RICHMOND, Va. (AP) — Microsoft said Monday the same Russia-backed hackers responsible for the 2020 SolarWinds breach continue to attack the global technology supply chain and have been relentlessly targeting cloud service companies and others since summer.

The group, which Microsoft calls Nobelium, has employed a new strategy to piggyback on the direct access that cloud service resellers have to their customers’ IT systems, hoping to “more easily impersonate an organization’s trusted technology partner to gain access to their downstream customers.” Resellers act as intermediaries between giant cloud companies and their ultimate customers, managing and customizing accounts.

“Fortunately, we have discovered this campaign during its early stages, and we are sharing these developments to help cloud service resellers, technology providers, and their customers take timely steps to help ensure Nobelium is not more successful,” Tom Burt, a Microsoft vice president, said in a blog post.

The Biden administration downplayed Microsoft’s announcement. A U.S. government official briefed on the issue who insisted on anonymity to discuss the government’s response noted that “the activities described were unsophisticated password spray and phishing, run-of-the mill operations for the purpose of surveillance that we already know are attempted every day by Russia and other foreign governments.”

The Russian Embassy did not immediately reply to a request for comment.

U.S. and Russian ties have already been strained this year over a string of high-profile ransomware attacks against U.S. targets launched by Russia-based cyber gangs. U.S. President Joe Biden has warned to Russian President Vladimir Putin to get him to crack down on ransomware criminals, but several top administration cybersecurity officials have said recently that they have seen no evidence of that.

Supply chain attacks allow hackers to steal information from multiple targets by breaking into a single product they all use. The U.S. government has previously blamed Russia’s SVR foreign intelligence agency for the SolarWinds hack, a supply-chain hack which went undetected for most of 2020, compromised several federal agencies and badly embarrassing Washington.

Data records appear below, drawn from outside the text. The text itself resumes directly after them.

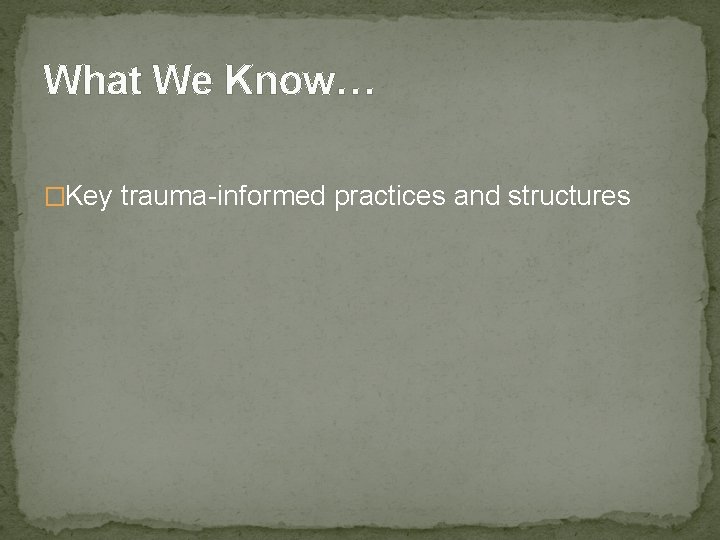 What We Know… �Key trauma-informed practices and structures 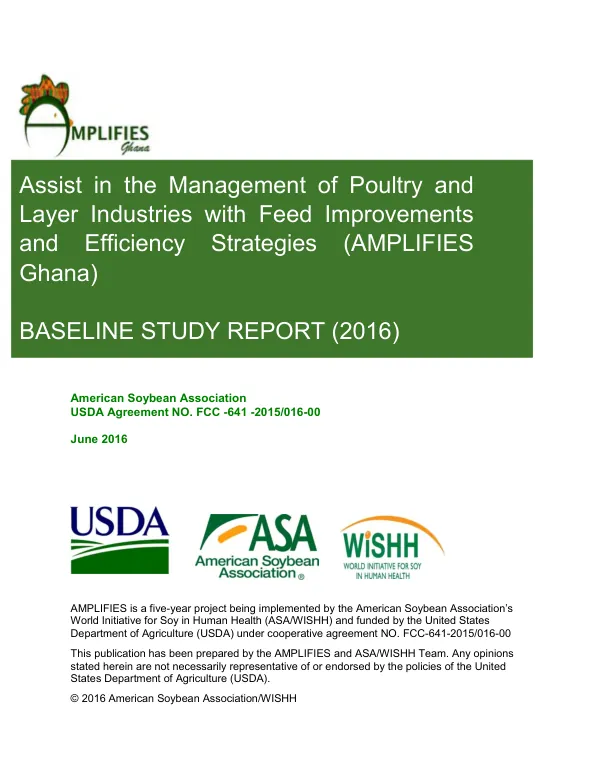 [USDA FY 2015] Assist in the management of poultry and layer industries with feed improvements and efficiency strategies (AMPLIFIES Ghana) : baseline study report (2016)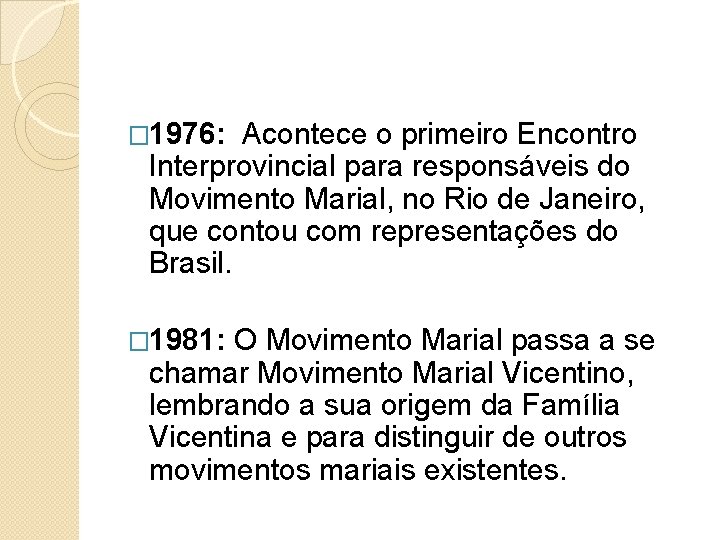 � 1976: Acontece o primeiro Encontro Interprovincial para responsáveis do Movimento Marial, no Rio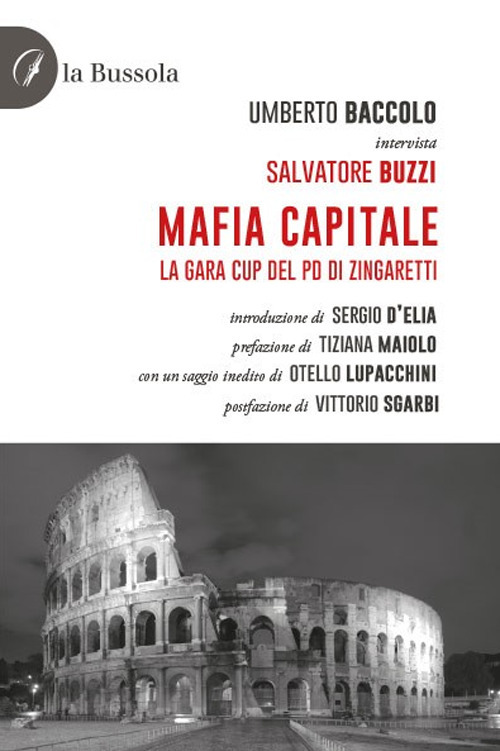 Mafia Capitale. La gara CUP del PD di Zingaretti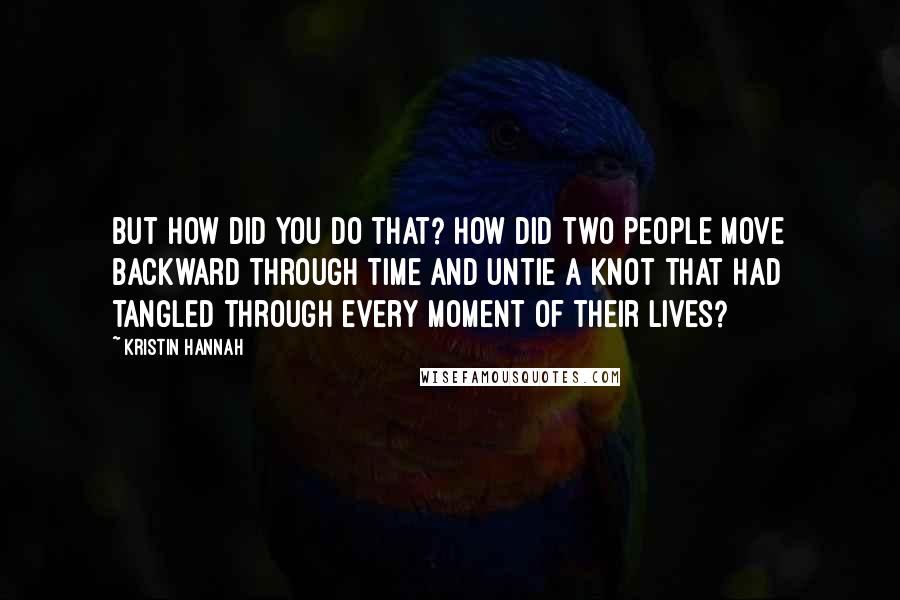 Kristin Hannah Quotes: But how did you do that? How did two people move backward through time and untie a knot that had tangled through every moment of their lives?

The hacking campaign is called SolarWinds after the U.S. software company whose product was used in that effort. The Biden administration in April placed new sanctions against six Russian companies that support the country’s cyber efforts in response to the SolarWinds hack.

Microsoft has been observing Nobelium’s latest campaign since May and has notified more than 140 companies targeted by the group, with as many as 14 believed to have been compromised. The attacks have been increasingly relentless since July, with Microsoft noting that it had informed 609 customers that they had been attacked 22,868 times by Nobelium, with a success rate in the low single digits. That’s more attacks than Microsoft had flagged from all nation-state actors in the previous three years.

“Russia is trying to gain long-term, systematic access to a variety of points in the technology supply chain and establish a mechanism for surveilling – now or in the future – targets of interest to the Russian government,” Burt said.

Microsoft did not name any of the hackers’ targets in their latest campaign. But cybersecurity firm Mandiant said it had seen victims in both Europe and North America.

Mandiant Chief Technology Officer Charles Carmakal said the hackers’ method of going after resellers make detection difficult.

“It shifts the initial intrusion away from the ultimate targets, which in some situations are organizations with more mature cyber defenses, to smaller technology partners with less mature cyber defenses,” he said.

___

AP Business Writer Matt Ott in Silver Spring, Maryland, contributed to this report.